Bugüne kadar kaç bayramı doyasıya yaşadım vallahi hatırlamıyorum. Şimdi ise artık, torunlardan bayramın geldiğini fark ediyoruz. İçinde bulunduğumuz hayat şartları, birçok isteği engellerken, bir de bayram öncesi deprem haberleriyle sarsıldık. Boğucu sıcaklık, biz İstanbullular’ın korkusuna kibrit çaktı. Neyse, herşey Allah’tan. Ve köşedeki resmime bakacak okurlarıma berhudar olun diyorum. El öpenleriniz çok olsun.

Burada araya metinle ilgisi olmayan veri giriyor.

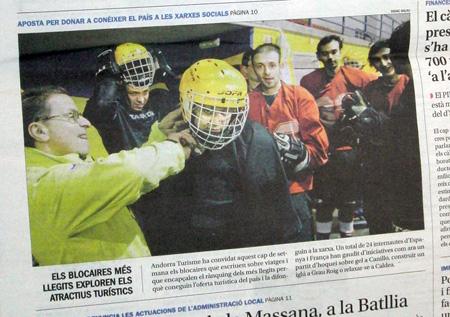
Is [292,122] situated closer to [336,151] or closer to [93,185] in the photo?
[336,151]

Evet, susun bari Kaz Dağları katliamı, büyük bir toplum olayı haline geldi . 195 bin ağaç için bu protesto. Toprağın derinliklerine kadar tabiatı, yaşamı zehirlemesi de var tabii. Toplumsal yanı ise, Kaz Dağları’nın yanından bile geçmemiş insanların, otobüslerle dağa akmasıydı.
★ ★ ★
Olayın bir de garip tarafı var. Yıllardır sürüyormuş bu işlem. O zaman da ufak çaplı gösteriler yapılmış, yine araştırma önergesi verilmiş ama duyurulamamış. Bir başka gariplik de, beden işçiliği A’dan Z’ye bize ait. İyi taş taşıyormuşuz da… Konuşup duruyorlar. Açık alanda siyanür kullanılmıyor, siyanür Atıkhisar Barajı’ndan uzakta diye.
★ ★ ★
Taşeron firma Doğu Biga Madencilik için de bir sürü şayia çıktı. Ama, adı üstünde şayia. Kesinleşirse onları da konuşuruz. Beni şaşırtan konuşma ise, AK Parti Çanakkale Milletvekil iBülent Turan’dan geldi. Dedi ki: “2 yıldır ağaçlar kesiliyordu, eylem yapmadınız da şimdimi aklınıza geldi.” Ve noktayı şöyle koydu: “Bugün eylem yapmanın ağaçlara faydası yok.” Haklısın sayın milletvekili. Benim de sözüm yok zaten. Ahmet Hakan’la aynı düşüncedeyim. “Yeter artık susun bari. Boş yapmayın.” Ağzına sağlık Ahmet.